As is true with any other problem or condition, if we cannot accurately diagnose or identify the problem, no solution is going to fix us. The problem in this scenario is that the person never leaned that they were enough as they are. As a young child it is necessary to have unconditional love. By age 5 or 6, however, the child should begin to internalize a positive sense of self. By the time the person is an adult ideally they have completely taken over the job of reassuring the inner child that they are enough. Otherwise, no amount of reassurance from other person is even going to be enough. Only the person can do this for themselves.
Yes, we all need love from others. We all need reassurance at times. It feels good to be appreciated. We might even occasionally be very insecure and need a lot of support. For the most part, however, we do not want or need a partner or one other friend who is at our constant beck and call to reassure us. We do not need someone else to prove to us that we are worthwhile.
If one is the emotionally needy partner, one may be confused about why our partner is not grateful. One might say, “How can you be so self centered? After all I do for you, you want more. You want me to be here just in case while you go running off with your friends or pursue your career or vocation. You promised to love and cherish me. You are nothing but a self centered, selfish, ungrateful person.”
Oh my! Hopefully, before one gets married one identifies whether the person one is thinking of marrying can stand on their own and expect to continue to stand on their own but be available to share. If this pattern did not become evident until after we got married, a good therapist might be able to lovingly help the partner accept the “diagnosis” and get treatment to help them re-parent oneself.

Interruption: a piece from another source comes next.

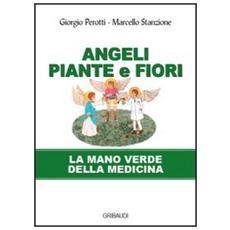Angeli, piante e fiori. La mano verde della medicina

If the partner refuses to get help or cannot “hear” from another person what needs to happen for them to be content, then it may be time to admit defeat and ask for a separation. Sometime the partner does not realize how exhausted or unhappy one is until that point. Asking for a separation might, in some case, be just what the doctor ordered. All of us have our blind spots and needs something really drastic to get our attention. That is okay. Do whatever it takes to start the healing process so that a healthy relationship is possible. Whatever one does, it is important to do it with love and not self righteous anger. Please do not allow it to get to that point.
We may also recognize this same pattern in non-romantic friendships. Someone may latch onto us and get jealous if we are not always available or if we are not their “best friend”. If, for example, this friend gets mad if we spend time with another friend or seems to attach oneself with super glue, that may not be a relationship which can be a true, equal friendships. This does not make the person a bad person. They just do not have what they need to capable of being a healthy friend. That is very sad, but we cannot wait until we are angry and worn out before we set limits. There is a good chance that if we set llmits/boundaries the person will end the friendship or at least threaten to end the friendship. One wans to do one’s best to stay loving while not giving in to the blackmail.
One may decide for a variety of possible reason to set aside some time and energy to give to the unhealthy person. It one does this, it is a gift with no expectations of getting anything in return.
Some of our relationships may be clearly healthy or unhealthy. In any friendship with another human we will have to explore setting limits and not trying to give more than we have to give..
Of course, in any friendship there will be times when one person in the relationship is particularly needy. The death of a family member, a divorce, a serious illness or other conditions or factors can leave one temporarily needy. The key is “temporarily”. The person gets better and moves on. The person who is still that very small child wanting to be constantly validated will not normally get better without some intensive help.